After a while, JVM's GC kicks in and sees the Chocolate cookies object instance. It determines that the object cannot be reached in any way by the application anymore and therefore decides to remove it. The memory the object was using up will now be released:

There are several tricks to tame GC. One well-known trick when an application needs to work with lots of similar objects is to put these objects in a pool (list of objects). When an application needs an object, it simply gets one from the pool and modifies the object according to its needs. When it has finished and doesn't need the object anymore, it will put it back in the pool. Since these objects are always in the scope (when not used, in the pool, which the application can access), GC will not try to dispose of these objects.

Backward compatibility

The maintainers of JVM and Java Class Library understand the needs of business developers. The code that is written today should ideally run tomorrow. JVM offers reasonable backward compatibility. Developers familiar with Python 2 and 3 will know that this is not a given in the industry.

Newer JVM versions can run applications that were compiled for older JVM versions, as long as the application's code does not use APIs or technologies that were removed from the JVM version that is running the application. Here's an example: libraries compiled for Java 6 can still be loaded and used in projects that run on a Java 8 JVM instance. But this is not the case the other way around; applications running on a Java 6 JVM instance cannot load classes compiled for later versions.

Of course, like every other platform or language, the JDK and Java Class Library maintainers have to deprecate classes and whole technologies from time to time. While there are issues, backward compatibility on JVM is generally better than many other platforms and languages. Also, APIs are generally only removed if proper and well-documented alternatives exist.

Build tools

Back when projects were simpler, simple batch or operating system shell script files used to automate the compiling and packaging process. As projects became more complex, it became harder to define these scripts. For different operating systems, completely different scripts had to be written.

Soon, the first set of dedicated Java build tools appeared. These worked with XML build files. More or less, cross-platform compatible scripts could be written this way. At first, long and cumbersome scripts had to be written; later, tools worked with the convention over configuration paradigm. When using the conventions suggested by the tool, much less code has to be written; however, if your situation is different from the default behavior, it can take a lot of effort to let the tools do what you want or need. Newer tools ditch XML files and provide script languages to automate the building.

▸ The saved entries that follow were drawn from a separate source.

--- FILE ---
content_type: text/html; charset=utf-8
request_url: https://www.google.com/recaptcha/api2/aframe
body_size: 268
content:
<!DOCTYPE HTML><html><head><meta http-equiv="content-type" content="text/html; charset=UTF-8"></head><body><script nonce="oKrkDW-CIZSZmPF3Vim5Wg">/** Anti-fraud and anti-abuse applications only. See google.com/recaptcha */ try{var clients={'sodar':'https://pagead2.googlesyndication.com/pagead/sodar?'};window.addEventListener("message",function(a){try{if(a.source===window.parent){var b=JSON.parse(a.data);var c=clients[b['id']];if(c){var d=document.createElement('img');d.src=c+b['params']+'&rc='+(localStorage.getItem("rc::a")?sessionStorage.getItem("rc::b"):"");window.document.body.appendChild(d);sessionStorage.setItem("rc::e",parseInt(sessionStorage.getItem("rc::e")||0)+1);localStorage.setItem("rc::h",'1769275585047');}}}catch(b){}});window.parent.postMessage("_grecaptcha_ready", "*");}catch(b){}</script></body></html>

Some of the features that many of those tools offer are as follows:

Built-in dependency managers that can download add-on libraries from well-known repositories from the Internet
Automatically run unit tests and conditionally stop packaging if a test fails

The JDK does not offer a build tool itself, but it will be hard to find projects that do not at least use one of the following open source build automation tools:

Apache Ant (has no built-in dependency manager and works with XML-based build scripts)
Apache Maven (introduced convention over configuration with XML files and works with plugins)
Gradle (build scripts written in Groovy or Kotlin)

JVM programmers that use a popular IDE do not have to worry too much about build automation tools. This is because all IDEs can generate build scripts themselves. If you want more control, you can start writing your own scripts manually and let the IDE use that script to compile, test, and run your project.